Он остановился посередине, где больше места. На руку потихоньку надел накулачник – наркомовский, прихваченный из кабинета.

– Ты что по паркету сапожищами топаешь? Кто за тобой подтирать будет?

Развернулся – хрясь по зубам. От души.

Бухнулась задом об пол, чуть не перекувырнулась. Задрались полы шелкового халата, один тапок слетел. Тут же, правда, села. Глаза выкатила – как две сливы. Разинутый рот щерится дырьями, кровища оттуда так и хлещет. А кричать не закричала. Обмерла.

Филипп для верности добавил. Носком по голенке, где кость. Примерившись, по щиколке. Затем и сапоги не переобул.

Тут уж она заорала. Перевернулась на четвереньки, стала уползать. А он по копчику, да по ребрам.

Ползай не ползай, деваться тебе некуда.

Ева это поняла. Съежилась на полу, закрыла голову руками. Уже не орала, а скулила.

Вот теперь, пожалуй, хватит.

– Значит, жить теперь будем так. – Он стоял над нею. Говорил тихо, но веско. – Сын у меня, в детдоме растет. Заберу домой. Хватит ему бедовать без отца. Чтоб была с ним сахарная. Ясно? Повернись, когда муж разговаривает!

Убрала от лица руки, повернулась. Глаза всё такие же вытаращенные, мокрые. Подбородок красный.

– Ясно, спрашиваю?

Кивнула. Трижды.

– Теперь второе. Станешь лахудрить – гляди у меня.

Замахнулся ногой – Ева зажмурилась, сжалась.

– В глаза гляди! Ябедничать тебе теперь некому. Поняла?

Кивает.

– Говори: «Я, Филипп Панкратович, лахудрой больше не буду».

Повторила. Получилось шепеляво. Дотронулась пальцем до сломанных зубов, зарыдала:

– Кому я теперь такая нужна…

Мне, пожалуй, сгодишься, подумал Филипп, сверху вниз глядя на ее заголившуюся под растерзанным халатом грудь, на полные ноги. Ох, давно он не ощущал такой мужской охоты. Улыбнулся. Ну, теперь я с тобой по-другому спать буду. Как мне нравится.

Нагнулся, взял жену за подбородок, задрал разбитую рожу кверху.

– Разинь рот.

Она глядела с ужасом, но ослушаться побоялась.

– Ничего, – сказал Бляхин, изучив ущерб. – Губу зашьют – будет не видно. Зубы – только два верхних передних. Вставим золотые, выйдет краше прежнего. Всякий раз, когда порошком чистишь, будешь сегодняшний урок вспоминать… Иди пока, умойся.

Сам отошел к стене, где под стеклом памятные фотоснимки. Афишку давешнюю, из кремлевской больницы, тоже туда повесил. А сейчас пришло в голову, что надо и нынешнее число почтить.

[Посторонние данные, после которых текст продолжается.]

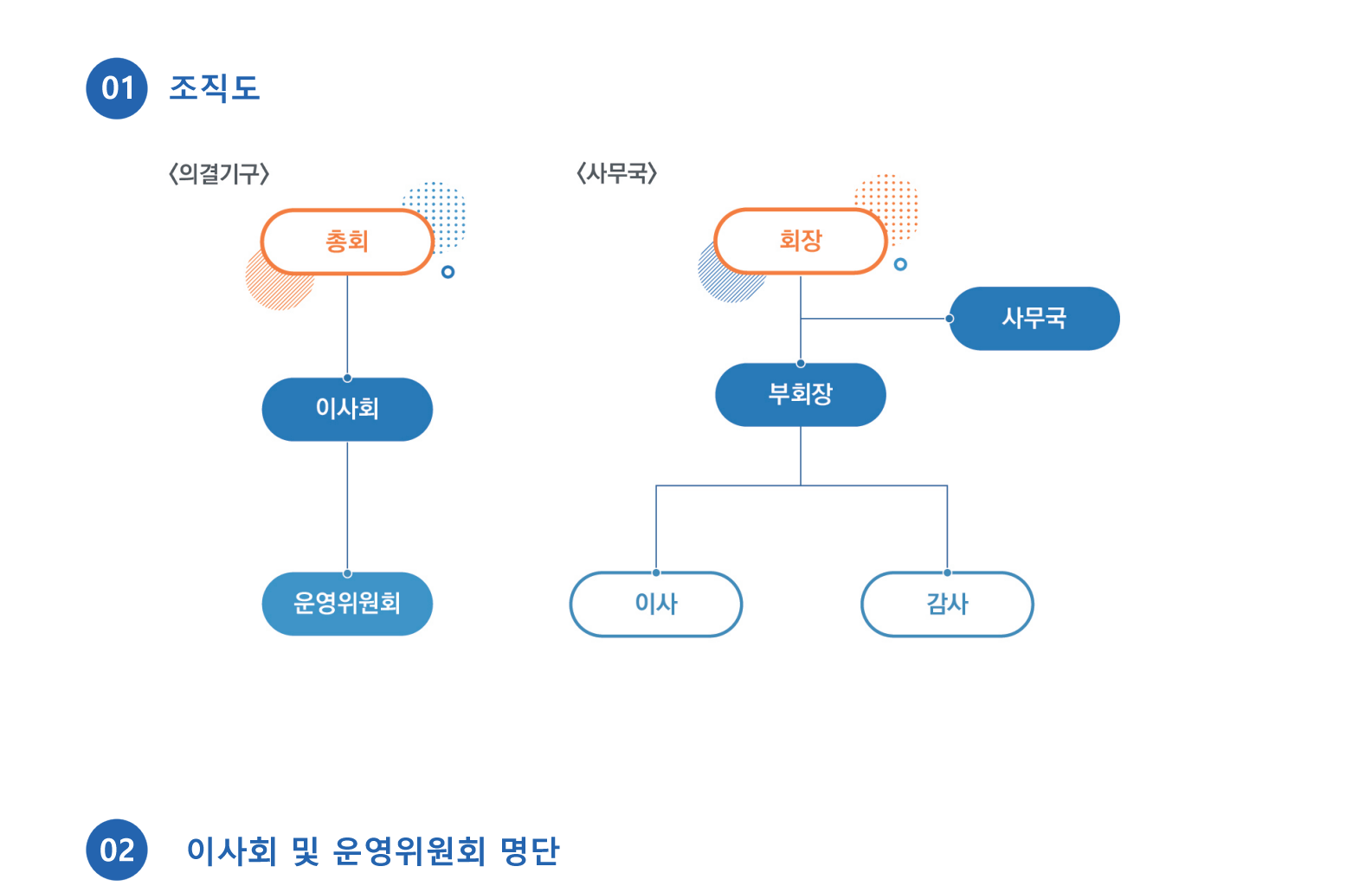 01 조직도

〈의결기구〉

총회

이사회

운영위원회

〈사무국〉

회장

사무국

부회장

이사

감사

02 이사회 및 운영위원회 명단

День, когда Филипп Бляхин стал хозяин собственной жизни.

Сделал просто: обвел на табель-календаре кружком 16 октября. Год закончится – быть календарю под стеклом, в вечном хранении.

Еще бы – такой день!

За дверью ванной плескалась водой и тихо, для себя, подвывала жена, а Филипп встал перед зеркалом. Стало интересно: не поменялось ли что в лице.

На первый взгляд – вроде нет. А посмотреть внимательно – лицо совсем другое. Живое. Будто проснувшееся. И блеск в глазах. А раньше не было.

Ничего. Всё перемелется, мука будет, и мы еще слепим из нее тесто. Бог даст, даже сдобное.

Жить на свете надо счастливо. А иначе зачем оно всё?